==== Materials provided ====
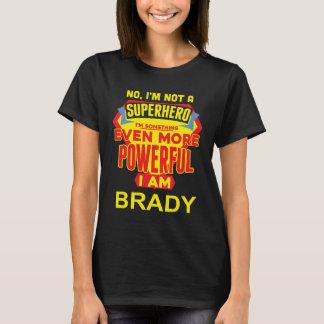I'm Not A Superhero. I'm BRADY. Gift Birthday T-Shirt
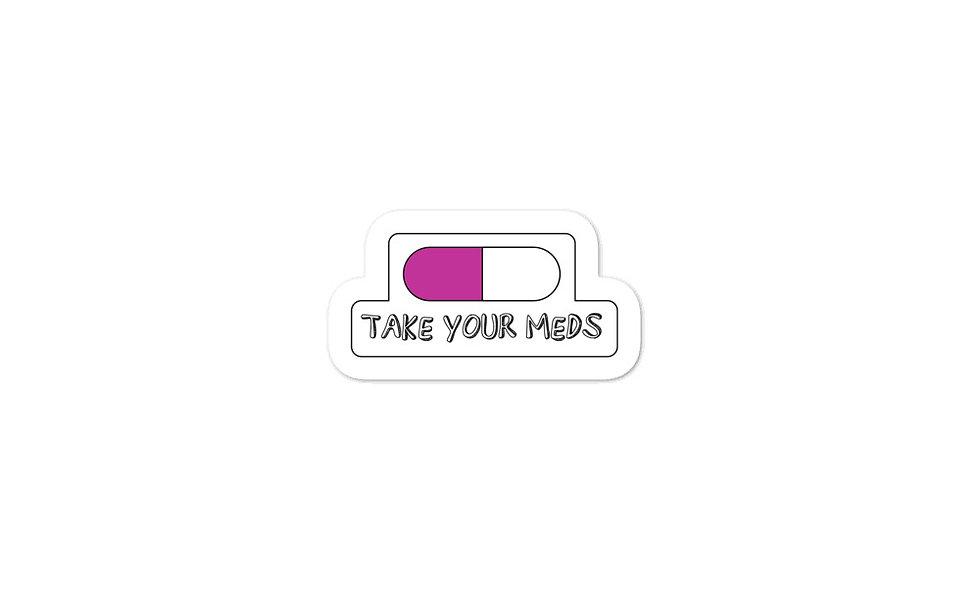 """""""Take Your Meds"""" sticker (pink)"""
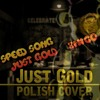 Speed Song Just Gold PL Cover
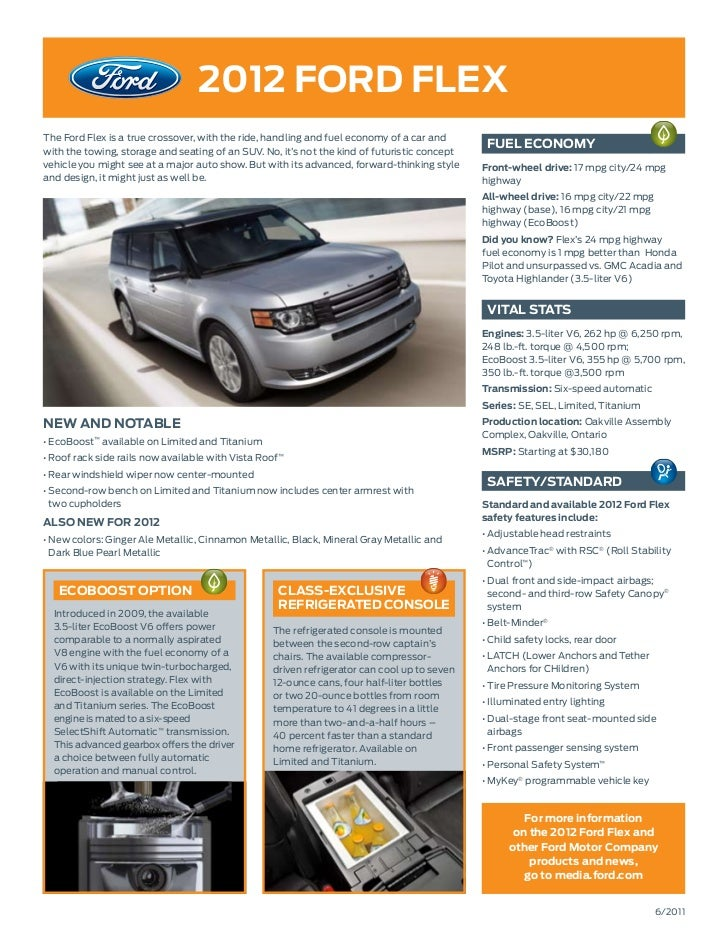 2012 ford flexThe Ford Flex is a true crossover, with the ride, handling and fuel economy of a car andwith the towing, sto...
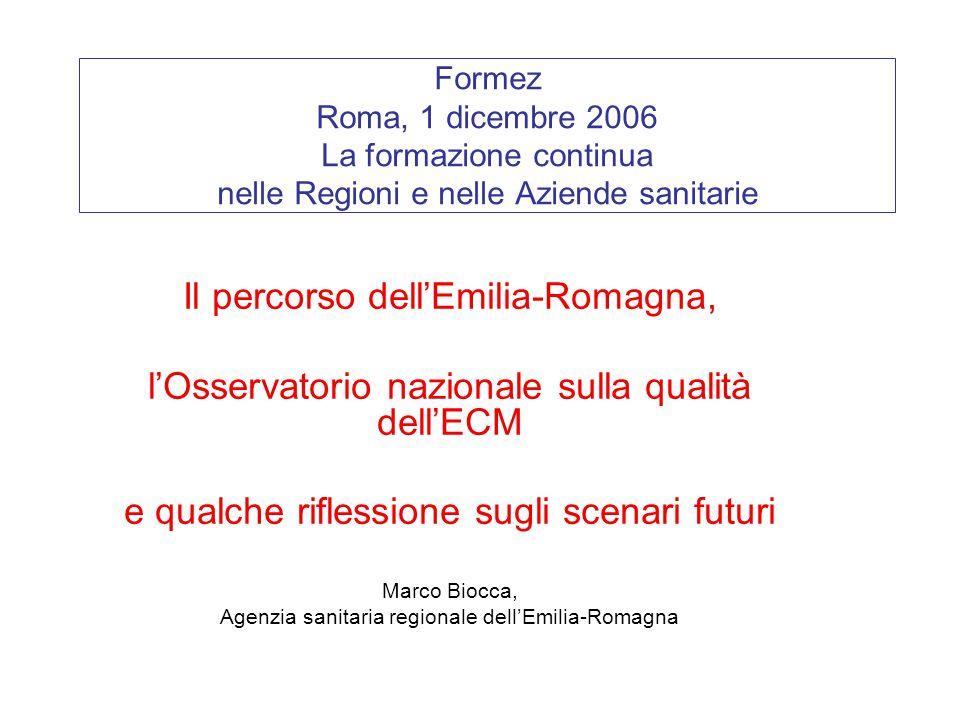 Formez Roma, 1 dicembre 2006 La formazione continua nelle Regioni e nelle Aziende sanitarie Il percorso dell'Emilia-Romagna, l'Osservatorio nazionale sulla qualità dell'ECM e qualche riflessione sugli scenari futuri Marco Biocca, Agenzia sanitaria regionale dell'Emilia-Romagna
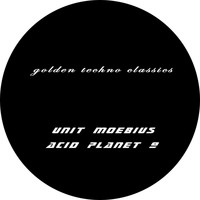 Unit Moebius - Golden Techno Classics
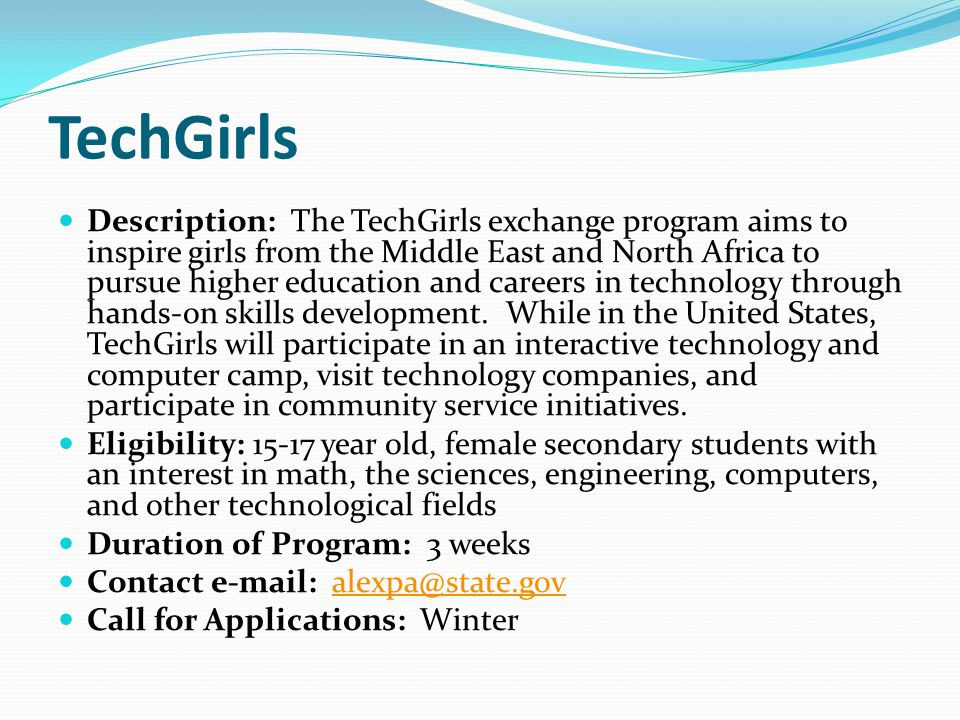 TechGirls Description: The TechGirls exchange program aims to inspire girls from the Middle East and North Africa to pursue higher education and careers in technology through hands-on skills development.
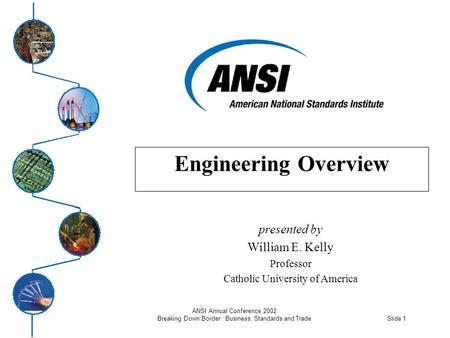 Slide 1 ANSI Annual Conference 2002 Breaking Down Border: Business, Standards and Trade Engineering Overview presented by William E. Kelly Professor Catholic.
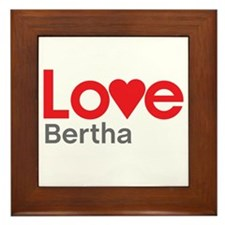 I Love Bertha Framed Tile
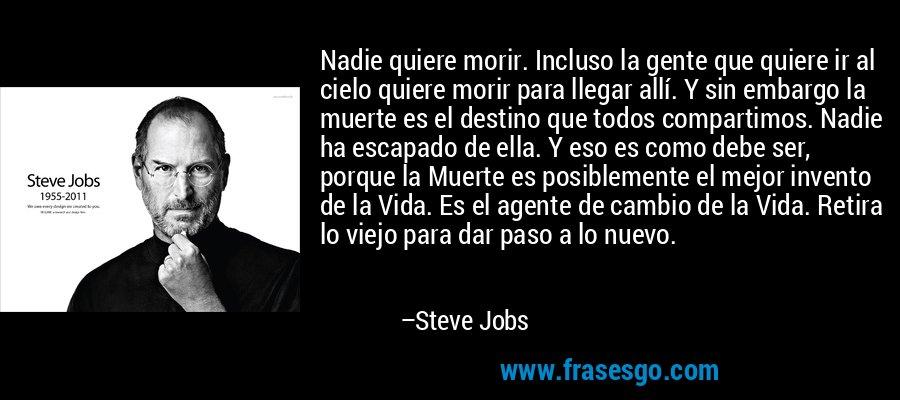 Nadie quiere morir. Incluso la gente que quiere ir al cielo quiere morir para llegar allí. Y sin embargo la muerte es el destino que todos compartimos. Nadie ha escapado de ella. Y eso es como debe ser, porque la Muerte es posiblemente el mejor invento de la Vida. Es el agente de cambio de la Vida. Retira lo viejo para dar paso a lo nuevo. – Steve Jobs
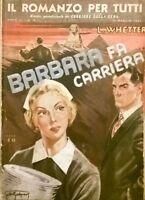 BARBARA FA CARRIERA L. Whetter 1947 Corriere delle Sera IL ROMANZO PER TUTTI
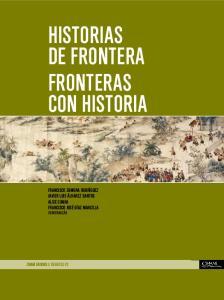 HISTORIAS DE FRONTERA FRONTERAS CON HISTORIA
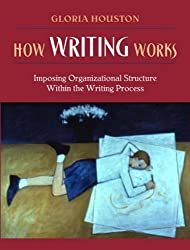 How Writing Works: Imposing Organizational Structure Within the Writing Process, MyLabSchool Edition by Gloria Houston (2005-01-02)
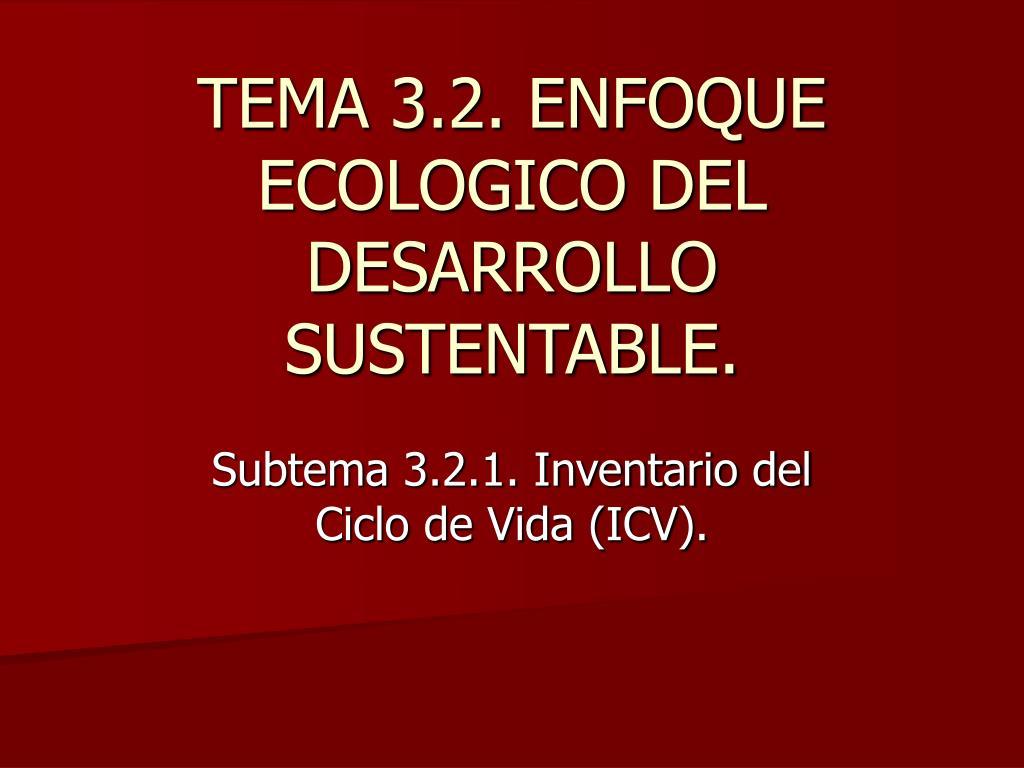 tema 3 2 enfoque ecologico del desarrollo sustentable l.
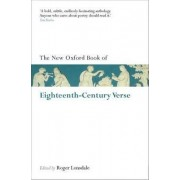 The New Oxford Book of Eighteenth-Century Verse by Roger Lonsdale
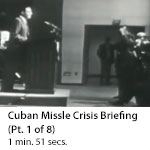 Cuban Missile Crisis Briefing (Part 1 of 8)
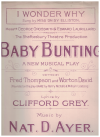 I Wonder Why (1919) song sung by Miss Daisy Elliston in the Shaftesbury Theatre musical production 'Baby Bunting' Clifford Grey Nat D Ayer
====
#### [Task brief]
In your copy of the material, every word must match and no image should appear.

#### [Response to the exercise]
I'm Not A Superhero. I'm BRADY. Gift Birthday T-Shirt
 """""""Take Your Meds"""" sticker (pink)"""
 Speed Song Just Gold PL Cover
 2012 ford flexThe Ford Flex is a true crossover, with the ride, handling and fuel economy of a car andwith the towing, sto...
 Formez Roma, 1 dicembre 2006 La formazione continua nelle Regioni e nelle Aziende sanitarie Il percorso dell'Emilia-Romagna, l'Osservatorio nazionale sulla qualità dell'ECM e qualche riflessione sugli scenari futuri Marco Biocca, Agenzia sanitaria regionale dell'Emilia-Romagna
 Unit Moebius - Golden Techno Classics
 TechGirls Description: The TechGirls exchange program aims to inspire girls from the Middle East and North Africa to pursue higher education and careers in technology through hands-on skills development.
 Slide 1 ANSI Annual Conference 2002 Breaking Down Border: Business, Standards and Trade Engineering Overview presented by William E. Kelly Professor Catholic.
 I Love Bertha Framed Tile
 Nadie quiere morir. Incluso la gente que quiere ir al cielo quiere morir para llegar allí. Y sin embargo la muerte es el destino que todos compartimos. Nadie ha escapado de ella. Y eso es como debe ser, porque la Muerte es posiblemente el mejor invento de la Vida. Es el agente de cambio de la Vida. Retira lo viejo para dar paso a lo nuevo. – Steve Jobs
 BARBARA FA CARRIERA L. Whetter 1947 Corriere delle Sera IL ROMANZO PER TUTTI
 HISTORIAS DE FRONTERA FRONTERAS CON HISTORIA
 How Writing Works: Imposing Organizational Structure Within the Writing Process, MyLabSchool Edition by Gloria Houston (2005-01-02)
 tema 3 2 enfoque ecologico del desarrollo sustentable l.
 The New Oxford Book of Eighteenth-Century Verse by Roger Lonsdale
 Cuban Missile Crisis Briefing (Part 1 of 8)
 I Wonder Why (1919) song sung by Miss Daisy Elliston in the Shaftesbury Theatre musical production 'Baby Bunting' Clifford Grey Nat D Ayer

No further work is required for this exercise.